Mittwoch, 23. März 2016

Logging Requests to Elasticsearch

This is something I wanted to write down for years but never got down to completing the post. It can help you a lot with certain Elasticsearch setups by answering two questions using the slow log.

  • Is my application talking to Elasticsearch?
  • What kind of queries are being built by my application?

A while ago I helped a colleague on one of my current projects to debug some problems with Elasticsearch integrated into proprietary software. He was not sure if there are any requests arriving at Elasticsearch and what those look like. We activated the slow log for Elasticsearch, which not only can be used to log the slow queries but also to enable debugging for any queries that reach Elasticsearch.

The slow log, as the name suggests, is there to log slow requests. As slow is a subjective term you can define thresholds that need to be passed. For example you can define that any queries slower than 50ms are logged in the debug level but any queries that take longer than 500ms in the warn level.

Slow queries can be configured for both phases of the query execution: query and fetch. In the query phase only the ids of the documents are retrieved in the form of a search result list. The fetch phase is where the result documents are retrieved.

Besides the slow query log there is also the slow index log which can be used in the same way but measures the time for indexing.

Both of these settings are index settings. That means they are configured for each index and can therefore be different across indices.

Instance Settings

There are multiple places where you can configure index settings. The first is config/elasticsearch.yml that contains the configuration of the instance. For older versions of Elasticsearch it already contains the lines that are commented out, in newer versions you need to include them yourself.

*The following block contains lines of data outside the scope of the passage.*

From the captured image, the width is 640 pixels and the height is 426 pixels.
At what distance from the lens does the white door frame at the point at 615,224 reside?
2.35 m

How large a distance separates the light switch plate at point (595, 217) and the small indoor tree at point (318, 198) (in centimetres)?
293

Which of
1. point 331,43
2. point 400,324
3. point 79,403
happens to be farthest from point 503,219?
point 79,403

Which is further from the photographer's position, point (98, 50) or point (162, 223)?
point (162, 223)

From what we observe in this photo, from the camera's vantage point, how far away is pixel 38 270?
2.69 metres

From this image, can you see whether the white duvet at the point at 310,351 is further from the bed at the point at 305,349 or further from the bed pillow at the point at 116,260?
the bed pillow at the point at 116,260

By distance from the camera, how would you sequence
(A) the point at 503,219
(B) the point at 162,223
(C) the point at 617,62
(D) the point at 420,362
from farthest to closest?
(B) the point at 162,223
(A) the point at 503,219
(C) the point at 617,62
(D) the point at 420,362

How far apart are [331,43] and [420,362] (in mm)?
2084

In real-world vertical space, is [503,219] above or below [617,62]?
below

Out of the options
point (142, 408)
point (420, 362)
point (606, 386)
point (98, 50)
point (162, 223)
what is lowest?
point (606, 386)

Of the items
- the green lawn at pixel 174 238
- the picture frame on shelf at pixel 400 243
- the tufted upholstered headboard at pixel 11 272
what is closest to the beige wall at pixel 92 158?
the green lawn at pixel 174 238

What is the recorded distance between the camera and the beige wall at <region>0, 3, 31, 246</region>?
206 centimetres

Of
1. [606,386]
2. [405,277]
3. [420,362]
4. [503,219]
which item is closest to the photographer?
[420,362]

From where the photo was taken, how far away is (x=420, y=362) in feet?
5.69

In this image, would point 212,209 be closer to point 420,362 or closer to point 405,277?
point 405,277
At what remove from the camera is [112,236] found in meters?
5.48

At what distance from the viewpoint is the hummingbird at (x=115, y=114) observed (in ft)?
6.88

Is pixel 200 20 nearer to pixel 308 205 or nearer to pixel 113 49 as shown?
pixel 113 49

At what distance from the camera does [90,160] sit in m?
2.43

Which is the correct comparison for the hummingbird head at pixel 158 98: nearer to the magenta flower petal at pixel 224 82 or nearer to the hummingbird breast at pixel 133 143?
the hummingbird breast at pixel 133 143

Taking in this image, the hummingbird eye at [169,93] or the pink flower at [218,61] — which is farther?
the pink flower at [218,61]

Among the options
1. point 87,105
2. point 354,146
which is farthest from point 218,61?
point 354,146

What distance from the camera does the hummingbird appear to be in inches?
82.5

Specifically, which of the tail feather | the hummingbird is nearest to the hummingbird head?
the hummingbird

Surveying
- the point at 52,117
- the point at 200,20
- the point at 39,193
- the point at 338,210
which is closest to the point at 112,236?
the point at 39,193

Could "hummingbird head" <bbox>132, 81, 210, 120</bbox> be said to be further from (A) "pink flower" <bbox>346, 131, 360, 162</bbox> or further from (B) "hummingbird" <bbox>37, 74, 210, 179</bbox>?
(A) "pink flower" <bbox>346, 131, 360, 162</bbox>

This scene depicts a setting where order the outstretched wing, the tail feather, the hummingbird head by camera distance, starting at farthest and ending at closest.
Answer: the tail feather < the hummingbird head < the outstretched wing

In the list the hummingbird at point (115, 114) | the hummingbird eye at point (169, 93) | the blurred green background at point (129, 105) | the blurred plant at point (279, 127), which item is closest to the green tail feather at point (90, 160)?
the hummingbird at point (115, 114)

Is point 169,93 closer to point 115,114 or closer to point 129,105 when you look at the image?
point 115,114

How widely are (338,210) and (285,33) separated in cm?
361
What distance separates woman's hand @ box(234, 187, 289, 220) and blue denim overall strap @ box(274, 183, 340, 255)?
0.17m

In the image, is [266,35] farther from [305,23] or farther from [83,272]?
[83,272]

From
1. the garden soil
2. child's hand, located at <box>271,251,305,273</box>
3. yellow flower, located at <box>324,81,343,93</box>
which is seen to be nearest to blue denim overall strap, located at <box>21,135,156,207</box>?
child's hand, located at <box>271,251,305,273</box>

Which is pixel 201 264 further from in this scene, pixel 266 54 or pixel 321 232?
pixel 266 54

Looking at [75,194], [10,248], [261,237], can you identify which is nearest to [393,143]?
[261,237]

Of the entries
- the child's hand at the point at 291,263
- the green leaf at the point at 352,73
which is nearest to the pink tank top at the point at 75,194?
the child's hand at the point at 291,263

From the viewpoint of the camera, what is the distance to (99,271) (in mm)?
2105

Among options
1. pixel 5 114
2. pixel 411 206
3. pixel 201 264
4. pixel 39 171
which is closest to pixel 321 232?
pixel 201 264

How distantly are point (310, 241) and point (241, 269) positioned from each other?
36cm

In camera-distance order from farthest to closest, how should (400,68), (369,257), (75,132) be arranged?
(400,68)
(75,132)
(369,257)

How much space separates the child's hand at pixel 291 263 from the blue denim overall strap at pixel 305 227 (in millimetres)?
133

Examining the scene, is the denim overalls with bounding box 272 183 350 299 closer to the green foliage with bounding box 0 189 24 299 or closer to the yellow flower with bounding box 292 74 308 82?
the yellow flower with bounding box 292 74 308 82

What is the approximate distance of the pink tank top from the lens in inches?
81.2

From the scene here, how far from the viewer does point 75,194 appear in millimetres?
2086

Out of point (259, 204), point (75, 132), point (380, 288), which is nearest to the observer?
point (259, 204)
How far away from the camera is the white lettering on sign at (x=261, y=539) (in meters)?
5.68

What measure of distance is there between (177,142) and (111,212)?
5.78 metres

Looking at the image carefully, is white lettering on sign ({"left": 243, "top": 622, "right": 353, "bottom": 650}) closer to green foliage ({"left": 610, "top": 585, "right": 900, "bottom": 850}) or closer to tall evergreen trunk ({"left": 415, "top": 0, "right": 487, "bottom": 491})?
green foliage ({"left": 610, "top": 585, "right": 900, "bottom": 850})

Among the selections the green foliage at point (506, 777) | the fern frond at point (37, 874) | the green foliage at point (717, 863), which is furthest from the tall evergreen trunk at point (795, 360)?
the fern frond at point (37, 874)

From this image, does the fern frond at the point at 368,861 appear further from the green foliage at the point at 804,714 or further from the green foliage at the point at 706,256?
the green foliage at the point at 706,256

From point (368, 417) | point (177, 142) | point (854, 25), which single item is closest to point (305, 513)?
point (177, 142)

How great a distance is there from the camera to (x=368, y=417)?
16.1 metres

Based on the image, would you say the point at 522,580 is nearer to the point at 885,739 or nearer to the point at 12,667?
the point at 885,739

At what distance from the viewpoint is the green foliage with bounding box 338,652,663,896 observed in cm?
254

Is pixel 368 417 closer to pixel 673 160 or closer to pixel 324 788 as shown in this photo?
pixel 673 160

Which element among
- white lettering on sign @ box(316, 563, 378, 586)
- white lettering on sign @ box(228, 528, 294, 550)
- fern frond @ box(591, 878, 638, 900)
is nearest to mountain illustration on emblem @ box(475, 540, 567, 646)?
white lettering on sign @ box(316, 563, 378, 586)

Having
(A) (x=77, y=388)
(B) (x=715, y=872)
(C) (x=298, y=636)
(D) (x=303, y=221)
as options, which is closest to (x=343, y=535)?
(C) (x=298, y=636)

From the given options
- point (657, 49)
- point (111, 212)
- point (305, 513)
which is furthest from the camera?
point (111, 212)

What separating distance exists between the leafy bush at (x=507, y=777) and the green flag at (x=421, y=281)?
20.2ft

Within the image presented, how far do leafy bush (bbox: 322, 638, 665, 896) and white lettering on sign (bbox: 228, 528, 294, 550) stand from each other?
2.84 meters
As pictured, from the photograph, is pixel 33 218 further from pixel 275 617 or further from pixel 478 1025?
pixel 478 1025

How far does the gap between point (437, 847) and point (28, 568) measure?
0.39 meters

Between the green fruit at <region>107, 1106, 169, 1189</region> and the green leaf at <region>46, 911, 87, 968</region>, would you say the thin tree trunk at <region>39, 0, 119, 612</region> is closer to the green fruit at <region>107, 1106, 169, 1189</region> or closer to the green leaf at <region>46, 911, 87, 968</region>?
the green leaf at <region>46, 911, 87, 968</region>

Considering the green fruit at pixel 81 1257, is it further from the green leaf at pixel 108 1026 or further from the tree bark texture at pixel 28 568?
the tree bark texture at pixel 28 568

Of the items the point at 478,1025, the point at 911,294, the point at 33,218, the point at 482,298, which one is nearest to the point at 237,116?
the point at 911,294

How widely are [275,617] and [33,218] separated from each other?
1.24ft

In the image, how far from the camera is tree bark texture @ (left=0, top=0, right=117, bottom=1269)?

If you want to log all requests at debug level you can just add the following lines and set a threshold of 0s.

index.search.slowlog.threshold.query.debug: 0s
index.search.slowlog.threshold.fetch.debug: 0s
index.indexing.slowlog.threshold.index.debug: 0s

You need to reboot the instance so that the settings are activated. Any indexing and search requests will now be logged to separate log file in the log folder. With the default configuration the logs will be at logs/elasticsearch_index_indexing_slowlog.log and logs/elasticsearch_index_search_slowlog.log. The query log will now contain entries like this:

[2016-03-23 06:43:47,231][DEBUG][index.search.slowlog.fetch] took[5.8ms], took_millis[5], types[talk], stats[], search_type[QUERY_THEN_FETCH], total_shards[5], source[{"query":{"match":{"tags":"Java"}}}], extra_source[]

If you are testing this with multiple shards on one instance you might get more log lines than expected: There will be one line for every shard in the query phase and one line for the fetch phase.

Runtime Settings

Besides the setting in elasticsearch.yml the slow request logs can also be activated using the HTTP API which doesn't require a reboot of the instance and is therefore really well suited for debugging production issues. The following request changes the setting for the query log for an index conference.

curl -XPUT "http://localhost:9200/conference/_settings" -d'
{
    "index.search.slowlog.threshold.query.debug": "0s"
}'

When you are done debugging your issue you can just set a higher threshold again.